───── Input records ─────

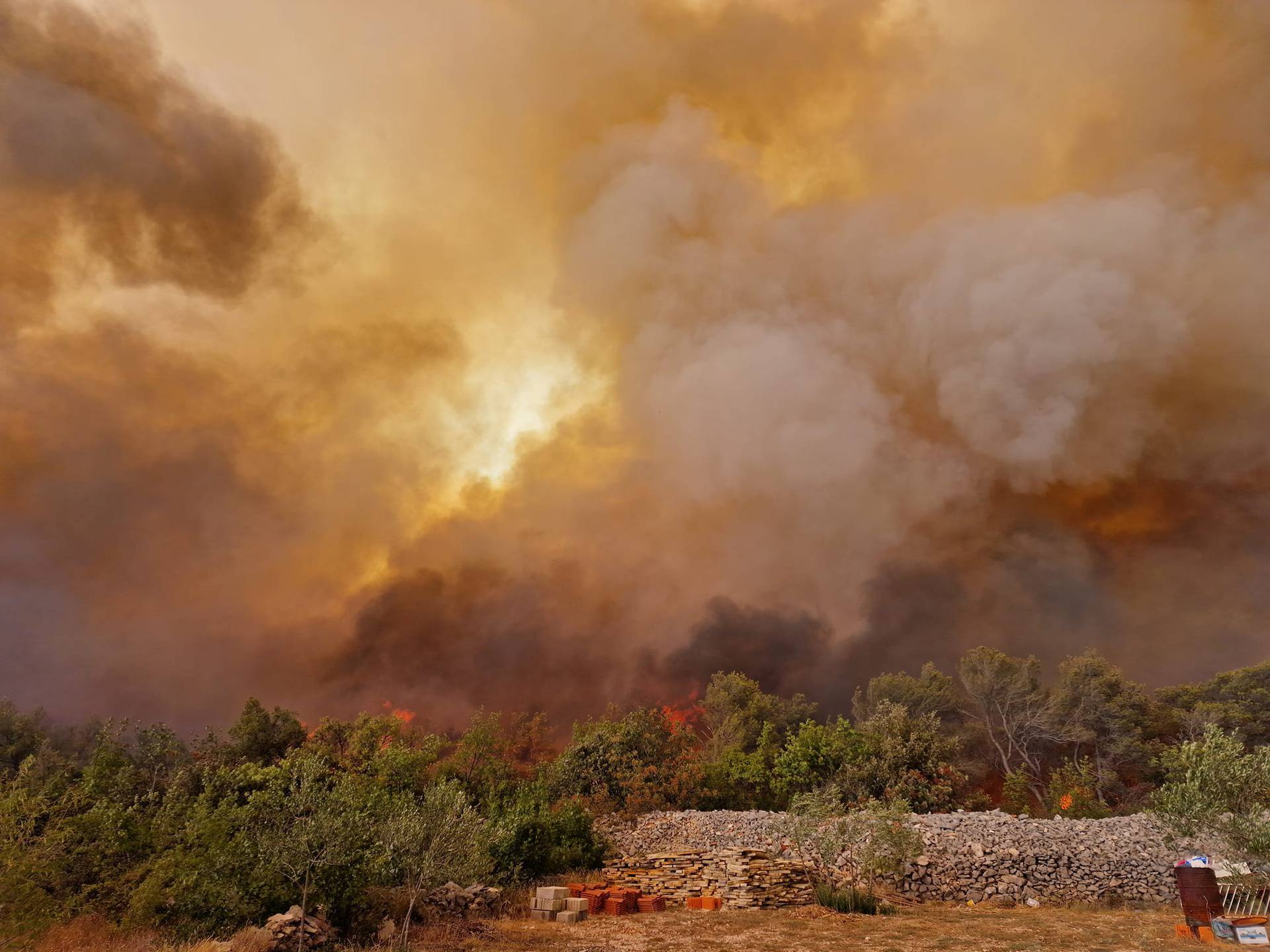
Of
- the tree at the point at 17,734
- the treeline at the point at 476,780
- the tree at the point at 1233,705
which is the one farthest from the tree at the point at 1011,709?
the tree at the point at 17,734

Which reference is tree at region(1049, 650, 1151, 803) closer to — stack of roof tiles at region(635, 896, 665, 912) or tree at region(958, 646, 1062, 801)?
tree at region(958, 646, 1062, 801)

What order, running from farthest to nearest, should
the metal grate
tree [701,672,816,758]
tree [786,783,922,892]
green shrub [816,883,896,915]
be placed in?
tree [701,672,816,758] < tree [786,783,922,892] < green shrub [816,883,896,915] < the metal grate

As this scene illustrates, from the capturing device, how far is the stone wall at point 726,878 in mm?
24078

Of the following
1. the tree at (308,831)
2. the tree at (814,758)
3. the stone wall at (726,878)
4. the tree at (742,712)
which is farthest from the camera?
the tree at (742,712)

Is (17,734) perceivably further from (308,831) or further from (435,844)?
(435,844)

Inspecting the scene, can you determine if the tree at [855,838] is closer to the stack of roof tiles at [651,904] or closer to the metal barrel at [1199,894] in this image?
the stack of roof tiles at [651,904]

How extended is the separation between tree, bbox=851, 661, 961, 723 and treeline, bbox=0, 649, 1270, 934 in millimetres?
178

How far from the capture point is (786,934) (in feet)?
61.9

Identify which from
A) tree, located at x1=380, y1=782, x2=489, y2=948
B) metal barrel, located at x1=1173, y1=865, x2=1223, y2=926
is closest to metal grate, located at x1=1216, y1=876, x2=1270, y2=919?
metal barrel, located at x1=1173, y1=865, x2=1223, y2=926

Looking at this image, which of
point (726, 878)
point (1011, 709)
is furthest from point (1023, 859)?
point (1011, 709)

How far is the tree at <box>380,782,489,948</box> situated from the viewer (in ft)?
54.7

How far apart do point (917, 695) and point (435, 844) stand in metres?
53.7

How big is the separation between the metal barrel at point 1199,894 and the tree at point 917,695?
4230cm

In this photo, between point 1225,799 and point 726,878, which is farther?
point 726,878
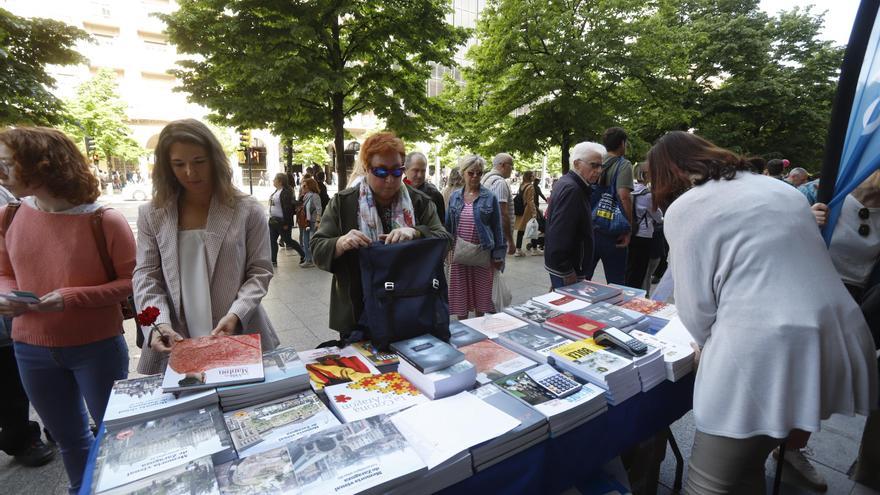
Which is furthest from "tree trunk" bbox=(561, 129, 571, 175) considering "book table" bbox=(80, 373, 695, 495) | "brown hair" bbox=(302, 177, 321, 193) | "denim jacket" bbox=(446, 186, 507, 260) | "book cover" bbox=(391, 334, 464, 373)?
"book cover" bbox=(391, 334, 464, 373)

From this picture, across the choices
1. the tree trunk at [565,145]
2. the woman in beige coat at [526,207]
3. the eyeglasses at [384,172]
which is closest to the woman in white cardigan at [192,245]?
the eyeglasses at [384,172]

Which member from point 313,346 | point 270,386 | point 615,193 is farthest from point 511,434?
point 615,193

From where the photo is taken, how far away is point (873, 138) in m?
1.64

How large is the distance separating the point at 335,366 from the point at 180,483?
2.50 feet

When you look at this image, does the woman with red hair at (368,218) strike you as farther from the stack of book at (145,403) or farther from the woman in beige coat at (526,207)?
the woman in beige coat at (526,207)

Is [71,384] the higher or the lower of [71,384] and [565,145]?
the lower

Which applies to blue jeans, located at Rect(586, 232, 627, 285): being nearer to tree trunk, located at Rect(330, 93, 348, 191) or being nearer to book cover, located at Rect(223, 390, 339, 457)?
book cover, located at Rect(223, 390, 339, 457)

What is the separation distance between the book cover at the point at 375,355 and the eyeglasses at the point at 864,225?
2917mm

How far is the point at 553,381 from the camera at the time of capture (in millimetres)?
1673

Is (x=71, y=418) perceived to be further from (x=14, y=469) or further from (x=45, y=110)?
(x=45, y=110)

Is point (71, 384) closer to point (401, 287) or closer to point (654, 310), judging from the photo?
point (401, 287)

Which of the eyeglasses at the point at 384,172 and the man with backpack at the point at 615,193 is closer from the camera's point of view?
the eyeglasses at the point at 384,172

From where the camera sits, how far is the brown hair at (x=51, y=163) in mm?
1892

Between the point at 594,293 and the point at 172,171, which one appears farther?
the point at 594,293
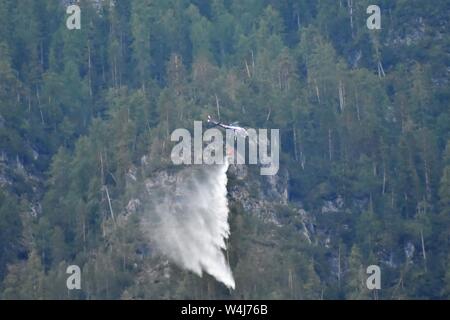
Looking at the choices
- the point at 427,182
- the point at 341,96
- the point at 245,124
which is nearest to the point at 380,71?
the point at 341,96

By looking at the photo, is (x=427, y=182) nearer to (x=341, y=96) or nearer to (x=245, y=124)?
(x=341, y=96)

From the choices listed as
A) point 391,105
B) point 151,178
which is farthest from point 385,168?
point 151,178

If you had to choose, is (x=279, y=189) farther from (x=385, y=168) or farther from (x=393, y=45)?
(x=393, y=45)

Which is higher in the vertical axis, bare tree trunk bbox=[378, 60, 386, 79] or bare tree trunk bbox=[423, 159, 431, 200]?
bare tree trunk bbox=[378, 60, 386, 79]

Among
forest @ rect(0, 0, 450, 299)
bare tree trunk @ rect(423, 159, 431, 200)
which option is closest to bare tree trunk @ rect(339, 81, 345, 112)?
forest @ rect(0, 0, 450, 299)

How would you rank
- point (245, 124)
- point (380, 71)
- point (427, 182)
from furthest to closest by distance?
point (380, 71) → point (427, 182) → point (245, 124)

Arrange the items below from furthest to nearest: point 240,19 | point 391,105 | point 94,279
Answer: point 240,19
point 391,105
point 94,279

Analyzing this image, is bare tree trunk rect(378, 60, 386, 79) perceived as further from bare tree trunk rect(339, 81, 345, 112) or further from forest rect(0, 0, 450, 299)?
bare tree trunk rect(339, 81, 345, 112)

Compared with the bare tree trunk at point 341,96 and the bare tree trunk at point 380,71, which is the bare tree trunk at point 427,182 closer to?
the bare tree trunk at point 341,96
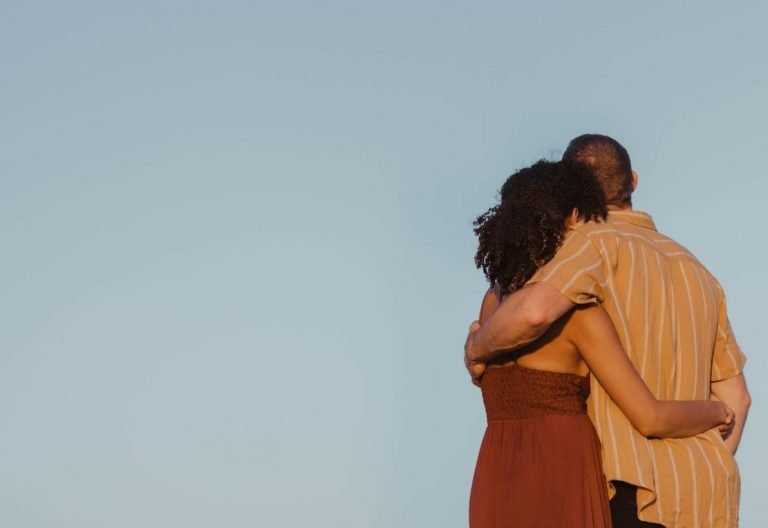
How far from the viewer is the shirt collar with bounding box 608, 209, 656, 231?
493 centimetres

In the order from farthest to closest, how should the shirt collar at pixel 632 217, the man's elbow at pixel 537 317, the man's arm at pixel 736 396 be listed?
the man's arm at pixel 736 396, the shirt collar at pixel 632 217, the man's elbow at pixel 537 317

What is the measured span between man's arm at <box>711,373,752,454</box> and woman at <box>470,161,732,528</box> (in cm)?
31

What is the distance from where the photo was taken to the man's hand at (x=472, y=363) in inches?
194

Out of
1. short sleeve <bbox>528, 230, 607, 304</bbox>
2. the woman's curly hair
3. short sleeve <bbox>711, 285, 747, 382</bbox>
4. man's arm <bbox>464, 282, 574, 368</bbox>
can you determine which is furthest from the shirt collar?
man's arm <bbox>464, 282, 574, 368</bbox>

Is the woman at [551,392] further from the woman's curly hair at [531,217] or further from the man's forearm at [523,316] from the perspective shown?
the man's forearm at [523,316]

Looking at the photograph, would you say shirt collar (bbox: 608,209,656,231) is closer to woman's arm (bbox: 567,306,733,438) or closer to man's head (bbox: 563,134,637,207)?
man's head (bbox: 563,134,637,207)

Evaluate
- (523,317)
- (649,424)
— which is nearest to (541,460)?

─────

▶ Exercise
Go back to the records above and write them out exactly, without the pictures.

▶ The response
Of
- the tree at the point at 17,734
- the treeline at the point at 476,780
- the tree at the point at 1233,705
which is the one farthest from the tree at the point at 1011,709?
the tree at the point at 17,734

Which reference is tree at region(1049, 650, 1151, 803) closer to — stack of roof tiles at region(635, 896, 665, 912) or tree at region(958, 646, 1062, 801)?
tree at region(958, 646, 1062, 801)

What order, running from farthest to nearest, should
the metal grate
tree [701,672,816,758]
tree [786,783,922,892]
green shrub [816,883,896,915]
be placed in?
tree [701,672,816,758] < tree [786,783,922,892] < green shrub [816,883,896,915] < the metal grate

As this scene illustrates, from the capturing device, how far is the stone wall at point 726,878 in mm?
24078

Of the following
1. the tree at (308,831)
2. the tree at (814,758)
3. the stone wall at (726,878)
4. the tree at (742,712)
which is farthest from the camera?
the tree at (742,712)

Is (17,734) perceivably further from (308,831) or further from (435,844)?
(435,844)

Inspecting the scene, can you determine if the tree at [855,838] is closer to the stack of roof tiles at [651,904] or closer to the metal barrel at [1199,894] in this image?
the stack of roof tiles at [651,904]

How extended is the separation between tree, bbox=851, 661, 961, 723 and treeline, bbox=0, 649, 1270, 934 in millimetres?
178

How far from the capture point is (786,934) (in feet)?
61.9

Identify which from
A) tree, located at x1=380, y1=782, x2=489, y2=948
B) metal barrel, located at x1=1173, y1=865, x2=1223, y2=926
is closest to metal grate, located at x1=1216, y1=876, x2=1270, y2=919?
metal barrel, located at x1=1173, y1=865, x2=1223, y2=926

Looking at this image, which of
point (726, 878)
point (1011, 709)
is furthest from point (1023, 859)?
point (1011, 709)

How far is the tree at <box>380,782,489,948</box> situated from the viewer (in ft)?
54.7

How far apart do point (917, 695) and point (435, 844) stand in metres?
53.7

How big is the separation between the metal barrel at point 1199,894 and the tree at point 917,695?
4230cm

In this photo, between point 1225,799 and point 726,878, which is farther?
point 726,878
Which is furthest from "tree trunk" bbox=(561, 129, 571, 175) considering "book table" bbox=(80, 373, 695, 495) | "brown hair" bbox=(302, 177, 321, 193) | "denim jacket" bbox=(446, 186, 507, 260) | "book cover" bbox=(391, 334, 464, 373)?
"book cover" bbox=(391, 334, 464, 373)

From this picture, across the choices
1. the tree trunk at [565,145]
2. the woman in beige coat at [526,207]
3. the eyeglasses at [384,172]
which is closest to the woman in white cardigan at [192,245]?
the eyeglasses at [384,172]

Which member from point 313,346 | point 270,386 | point 615,193 is farthest from point 511,434?
point 615,193

From where the photo is taken, how far away is point (873, 138) in m?
1.64

How large is the distance separating the point at 335,366 from the point at 180,483?
2.50 feet

When you look at this image, does the woman with red hair at (368,218) strike you as farther from the stack of book at (145,403) or farther from the woman in beige coat at (526,207)?
the woman in beige coat at (526,207)

Is [71,384] the higher or the lower of [71,384] and [565,145]?
the lower

Which applies to blue jeans, located at Rect(586, 232, 627, 285): being nearer to tree trunk, located at Rect(330, 93, 348, 191) or being nearer to book cover, located at Rect(223, 390, 339, 457)?
book cover, located at Rect(223, 390, 339, 457)

What is the separation distance between the book cover at the point at 375,355 and the eyeglasses at the point at 864,225?
2917mm

How far is the point at 553,381 from the camera at the time of capture (in millimetres)?
1673

Is (x=71, y=418) perceived to be further from (x=14, y=469) or further from (x=45, y=110)?
(x=45, y=110)

Is point (71, 384) closer to point (401, 287) or closer to point (654, 310), judging from the photo?
point (401, 287)

Which of the eyeglasses at the point at 384,172 and the man with backpack at the point at 615,193 is closer from the camera's point of view?
the eyeglasses at the point at 384,172

From where the camera sits, how far is the brown hair at (x=51, y=163) in mm?
1892

Between the point at 594,293 and the point at 172,171, which one appears farther?
the point at 594,293
Looking at the choices
- the point at 427,182
- the point at 341,96
- the point at 245,124
which is nearest to the point at 380,71?
the point at 341,96

By looking at the photo, is (x=427, y=182) nearer to (x=341, y=96) or nearer to (x=245, y=124)?
(x=341, y=96)

From the choices listed as
A) point 391,105
B) point 151,178
which is farthest from point 385,168?
point 151,178

If you had to choose, is (x=279, y=189) farther from (x=385, y=168) or farther from (x=393, y=45)?
(x=393, y=45)

Which is higher in the vertical axis, bare tree trunk bbox=[378, 60, 386, 79] or bare tree trunk bbox=[423, 159, 431, 200]?
bare tree trunk bbox=[378, 60, 386, 79]

Among
forest @ rect(0, 0, 450, 299)
bare tree trunk @ rect(423, 159, 431, 200)
which option is closest to bare tree trunk @ rect(339, 81, 345, 112)?
forest @ rect(0, 0, 450, 299)

How would you rank
- point (245, 124)
- point (380, 71)
- point (427, 182)
from furthest to closest by distance?
point (380, 71) → point (427, 182) → point (245, 124)

Arrange the items below from furthest to nearest: point 240,19 | point 391,105 | point 94,279
Answer: point 240,19
point 391,105
point 94,279

Analyzing this image, is bare tree trunk rect(378, 60, 386, 79) perceived as further from bare tree trunk rect(339, 81, 345, 112) or further from forest rect(0, 0, 450, 299)?
bare tree trunk rect(339, 81, 345, 112)

Compared with the bare tree trunk at point 341,96 and the bare tree trunk at point 380,71, which is the bare tree trunk at point 427,182 closer to?
the bare tree trunk at point 341,96
How far from the viewer is the shirt collar with bounding box 608, 209, 656, 231?
493 centimetres

In the order from farthest to closest, how should the shirt collar at pixel 632 217, the man's elbow at pixel 537 317, the man's arm at pixel 736 396 be listed?
the man's arm at pixel 736 396, the shirt collar at pixel 632 217, the man's elbow at pixel 537 317

What is the measured span between man's arm at <box>711,373,752,454</box> and woman at <box>470,161,732,528</box> (in cm)?
31

What is the distance from where the photo was taken to the man's hand at (x=472, y=363) in inches?
194

Out of
1. short sleeve <bbox>528, 230, 607, 304</bbox>
2. the woman's curly hair
3. short sleeve <bbox>711, 285, 747, 382</bbox>
4. man's arm <bbox>464, 282, 574, 368</bbox>
can you determine which is furthest from the shirt collar?
man's arm <bbox>464, 282, 574, 368</bbox>

Is the woman at [551,392] further from the woman's curly hair at [531,217] or further from the man's forearm at [523,316] from the perspective shown?
the man's forearm at [523,316]

Looking at the photograph, would you say shirt collar (bbox: 608,209,656,231) is closer to woman's arm (bbox: 567,306,733,438) or closer to man's head (bbox: 563,134,637,207)?
man's head (bbox: 563,134,637,207)

Evaluate
- (523,317)
- (649,424)
— which is nearest to (541,460)?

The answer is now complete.